• The data:
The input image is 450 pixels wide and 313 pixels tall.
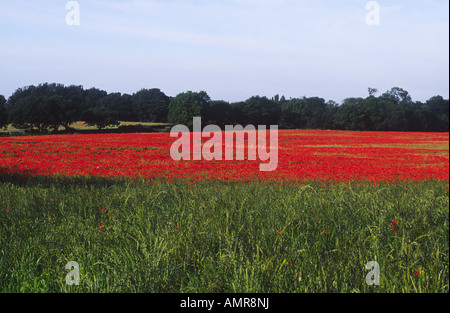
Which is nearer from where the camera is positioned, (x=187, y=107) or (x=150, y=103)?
(x=150, y=103)

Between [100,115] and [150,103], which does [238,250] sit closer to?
[150,103]

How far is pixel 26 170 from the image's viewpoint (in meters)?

• What is needed: Please format the lines of the items above as a numbered list, leaving out the blank lines and the pictures.

• Response to this exercise:
1. The input image is 450 pixels wide and 313 pixels tall.
2. Which is nearer from where the camera is positioned, (x=187, y=107) or (x=150, y=103)?
3. (x=150, y=103)
4. Between [100,115] and [150,103], which does [238,250] sit closer to?
5. [150,103]
6. How far is pixel 26 170 from the image's viewpoint (in meters)?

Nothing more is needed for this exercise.